West Virginia Lottery Commission Considers Online Gambling

Posted on: August 29, 2014, 10:34h. 

Last updated on: August 29, 2014, 10:37h.

West Virginia lottery
West Virginia Lottery Director John Musgrave believes that online gambling may offset losses caused by competition from outside the state. (Image: Charleston Daily Mail/Craig Cunningham)

West Virginia is contemplating the introduction online gambling, the state’s Lottery Commission said this week. Faced with increasing competition from neighboring states, and concerned about the commercial repercussions of a new smoking ban, Lottery Director John Musgrave said the commission is looking at a number of possibilities, including smartphone apps that would allow customers to purchase lottery tickets on their cell phones.

The first racinos opened in West Virginia in 1994, but have suffered recently, largely because of the rise of casino gambling in neighboring Pennsylvania, which legalized casinos a decade later, and has now supplanted New Jersey as America’s second-largest gambling destination. Meanwhile, the commission is intrigued by the newly regulated online gambling jurisdiction of New Jersey, and the additional $55 million that state expects to bring to state tax coffers in the coming fiscal year.

Mobile Lottery

“We’re still exploring [online gaming] because we feel that’s the way the industry’s moving, so we want to plan for it,” Musgrave said. “We have not yet made any decision for how we’re going to implement it, but we are looking at it, studying it and seeing how our casinos in our jurisdiction can move in that direction. We’re still seeing a decline [in revenue]. We still are experiencing competition as the new casinos are coming on in Maryland and some in Ohio. That hasn’t plateaued.”
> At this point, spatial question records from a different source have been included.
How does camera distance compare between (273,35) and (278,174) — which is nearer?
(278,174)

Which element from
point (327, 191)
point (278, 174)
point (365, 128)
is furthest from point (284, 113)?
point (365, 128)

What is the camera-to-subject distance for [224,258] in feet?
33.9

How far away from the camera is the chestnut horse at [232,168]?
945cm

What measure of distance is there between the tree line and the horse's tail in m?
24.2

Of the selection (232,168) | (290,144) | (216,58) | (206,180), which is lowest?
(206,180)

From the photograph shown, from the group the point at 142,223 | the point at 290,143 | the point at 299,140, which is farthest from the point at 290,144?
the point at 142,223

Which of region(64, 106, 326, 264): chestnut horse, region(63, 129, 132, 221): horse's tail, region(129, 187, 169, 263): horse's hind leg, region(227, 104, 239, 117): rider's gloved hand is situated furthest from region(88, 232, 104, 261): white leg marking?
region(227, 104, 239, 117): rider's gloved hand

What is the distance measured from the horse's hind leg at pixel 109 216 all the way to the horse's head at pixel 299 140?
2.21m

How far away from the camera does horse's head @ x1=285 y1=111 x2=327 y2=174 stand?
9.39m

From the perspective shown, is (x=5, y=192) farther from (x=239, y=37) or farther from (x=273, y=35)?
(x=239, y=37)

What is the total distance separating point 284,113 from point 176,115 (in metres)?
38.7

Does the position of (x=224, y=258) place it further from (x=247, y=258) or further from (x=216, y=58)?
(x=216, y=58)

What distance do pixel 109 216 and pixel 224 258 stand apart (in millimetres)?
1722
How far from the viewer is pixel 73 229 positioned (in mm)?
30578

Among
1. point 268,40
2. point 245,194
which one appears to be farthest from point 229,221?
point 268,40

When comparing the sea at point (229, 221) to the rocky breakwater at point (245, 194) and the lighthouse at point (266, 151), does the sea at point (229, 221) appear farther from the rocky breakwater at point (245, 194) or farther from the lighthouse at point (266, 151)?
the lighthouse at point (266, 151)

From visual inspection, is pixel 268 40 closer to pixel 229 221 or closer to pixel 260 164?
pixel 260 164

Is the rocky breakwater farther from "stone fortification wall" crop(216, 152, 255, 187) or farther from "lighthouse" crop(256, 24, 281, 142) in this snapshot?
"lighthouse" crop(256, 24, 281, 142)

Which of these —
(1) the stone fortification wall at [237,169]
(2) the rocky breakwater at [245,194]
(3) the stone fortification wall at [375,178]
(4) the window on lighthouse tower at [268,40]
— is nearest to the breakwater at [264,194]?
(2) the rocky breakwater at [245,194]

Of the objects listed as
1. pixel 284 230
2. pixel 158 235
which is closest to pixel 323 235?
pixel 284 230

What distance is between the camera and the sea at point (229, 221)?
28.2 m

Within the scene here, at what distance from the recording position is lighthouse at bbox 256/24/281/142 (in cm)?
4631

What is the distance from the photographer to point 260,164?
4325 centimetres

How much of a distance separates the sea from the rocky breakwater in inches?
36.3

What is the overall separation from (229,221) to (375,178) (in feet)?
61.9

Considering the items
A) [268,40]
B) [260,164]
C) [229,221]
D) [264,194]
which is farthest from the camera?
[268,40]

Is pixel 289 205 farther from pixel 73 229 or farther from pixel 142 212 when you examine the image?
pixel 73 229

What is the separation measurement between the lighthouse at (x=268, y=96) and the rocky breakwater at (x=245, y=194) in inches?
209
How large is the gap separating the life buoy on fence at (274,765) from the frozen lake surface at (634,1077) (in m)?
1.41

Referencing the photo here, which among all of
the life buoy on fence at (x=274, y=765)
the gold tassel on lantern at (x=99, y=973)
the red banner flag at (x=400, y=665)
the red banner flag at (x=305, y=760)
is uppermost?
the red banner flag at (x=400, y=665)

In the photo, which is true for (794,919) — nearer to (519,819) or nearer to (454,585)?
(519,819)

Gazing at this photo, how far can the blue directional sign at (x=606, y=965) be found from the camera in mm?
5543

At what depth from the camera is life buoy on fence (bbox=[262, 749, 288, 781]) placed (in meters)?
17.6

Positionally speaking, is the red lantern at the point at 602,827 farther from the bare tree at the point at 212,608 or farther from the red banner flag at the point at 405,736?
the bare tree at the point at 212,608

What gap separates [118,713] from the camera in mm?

According to Musgrave, online gambling may be able to plug the hole left by the lottery revenue that’s disappearing from West Virginia’s four racinos. While legalizing and regulating online gambling in the way that New Jersey has would involve a lengthy legislative process, the mobile lottery concept is something that could be implemented fairly quickly, without the need for the state’s legislature to alter its gaming laws.

Such a scheme would help reverse some of the losses in lottery revenue from the introduction of “pay-at-pump” gas stations, which prevent potential lottery customers from coming into stores.

“People used to go in and pay for their gas, and now they’re paying at the pump and not going in,” said Musgrave, adding that he’d like to find a way for small convenience stores and lottery retailers to benefit from the transaction the mobile transactions.

Smoking Ban

“We want to take into consideration how we would go through the retailer,” he said. “We want to keep those people in the mix going forward and how we can structure this to still keep the retail base to make this happen.”

The State Lottery posted total revenue of $101.1 million for the month of July, down 4 percent from the previous year, while racino video lottery sales declined nearly 5 percent. Members of the Lottery Commission are due to meet casino executives and their technical staff again in October to discuss their options further.

This week, the Hancock County Board of Health unanimously passed an indoor smoking ban, which, says the Mountaineer Casino in Chester, could result in a 20 percent decline in revenue. Other counties are planning similar bans. Ohio and Maryland do not permit smoking in their casinos, a fact that has always helped West Virginia casinos to this point.